Ero felice perciò sottovalutavo quel malessere che mi s'insinuava sul petto, opprimendolo. 
Quando mi sono svegliata da quel sonno di pace sono scappata via. Stringevo la sciarpa al collo ma non bastava. Il percorso di ritorno mi è sembrato più duro, come se nel frattempo avessi accumulato sassi pesanti dentro le scarpe. Ciononostante non mi sarei fermata se non avessi dovuto farlo. 
La verità è che non mi fermerei mai, camminerei ad oltranza, soprattutto in questa stagione.

Ore 17:33.
Ora sono a lavoro. Il sole è ancora alto, il cielo ancora completamente azzurro.

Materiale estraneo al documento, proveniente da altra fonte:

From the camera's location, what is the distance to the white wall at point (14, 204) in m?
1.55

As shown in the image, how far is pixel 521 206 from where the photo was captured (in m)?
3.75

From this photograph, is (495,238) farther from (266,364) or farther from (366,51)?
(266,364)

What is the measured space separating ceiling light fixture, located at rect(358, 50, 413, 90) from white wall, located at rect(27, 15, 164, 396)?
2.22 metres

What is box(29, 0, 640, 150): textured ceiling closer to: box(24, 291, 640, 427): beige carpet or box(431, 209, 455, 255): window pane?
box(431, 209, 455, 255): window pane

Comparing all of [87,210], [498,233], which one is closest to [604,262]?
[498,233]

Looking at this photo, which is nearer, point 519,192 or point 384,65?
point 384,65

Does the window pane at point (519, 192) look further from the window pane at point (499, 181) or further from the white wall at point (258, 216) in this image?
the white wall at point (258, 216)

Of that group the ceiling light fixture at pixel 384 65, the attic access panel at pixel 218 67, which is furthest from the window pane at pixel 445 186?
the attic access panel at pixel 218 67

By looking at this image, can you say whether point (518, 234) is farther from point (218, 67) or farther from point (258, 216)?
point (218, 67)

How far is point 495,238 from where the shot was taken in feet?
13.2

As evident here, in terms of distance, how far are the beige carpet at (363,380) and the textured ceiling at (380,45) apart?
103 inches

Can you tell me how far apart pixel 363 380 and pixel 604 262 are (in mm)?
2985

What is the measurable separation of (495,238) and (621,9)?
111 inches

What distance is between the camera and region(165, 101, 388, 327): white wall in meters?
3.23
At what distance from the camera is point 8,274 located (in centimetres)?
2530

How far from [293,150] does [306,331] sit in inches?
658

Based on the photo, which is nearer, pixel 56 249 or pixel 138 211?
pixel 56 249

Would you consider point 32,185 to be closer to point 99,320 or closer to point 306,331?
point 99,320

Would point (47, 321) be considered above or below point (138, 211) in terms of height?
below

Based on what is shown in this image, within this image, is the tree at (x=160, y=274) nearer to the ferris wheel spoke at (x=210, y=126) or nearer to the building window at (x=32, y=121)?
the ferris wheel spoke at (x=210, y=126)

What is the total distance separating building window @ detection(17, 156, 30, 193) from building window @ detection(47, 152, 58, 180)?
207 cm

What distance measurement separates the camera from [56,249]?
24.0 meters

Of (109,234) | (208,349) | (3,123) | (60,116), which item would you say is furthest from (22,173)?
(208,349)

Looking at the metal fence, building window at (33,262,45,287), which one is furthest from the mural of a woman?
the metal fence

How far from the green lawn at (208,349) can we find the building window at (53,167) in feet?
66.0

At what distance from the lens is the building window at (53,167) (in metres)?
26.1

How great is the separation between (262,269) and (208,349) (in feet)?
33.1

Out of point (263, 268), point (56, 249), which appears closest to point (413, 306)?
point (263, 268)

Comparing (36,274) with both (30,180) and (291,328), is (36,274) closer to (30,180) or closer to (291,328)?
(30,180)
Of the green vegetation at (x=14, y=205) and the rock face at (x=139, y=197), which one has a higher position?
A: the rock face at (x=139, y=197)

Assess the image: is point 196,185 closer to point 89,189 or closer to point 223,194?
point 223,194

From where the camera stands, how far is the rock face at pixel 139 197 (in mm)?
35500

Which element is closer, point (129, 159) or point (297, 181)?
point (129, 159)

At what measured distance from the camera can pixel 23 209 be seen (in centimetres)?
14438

Io mi tengo il petto come se dentro la gabbia toracica il respiro facesse fatica a venir fuori.
Ho un senso di oppressione che combatto come un nemico e pago la colpa di aver voluto una mattinata felice prima dei soliti ridondanti doveri.
Tra un cliente e l'altro bevo una tisana bollente e mi torna in mente quel passo di Peter Cameron.
"Volevo solo un posto dove stare da solo. Per me è un bisogno primario come l'acqua o il cibo."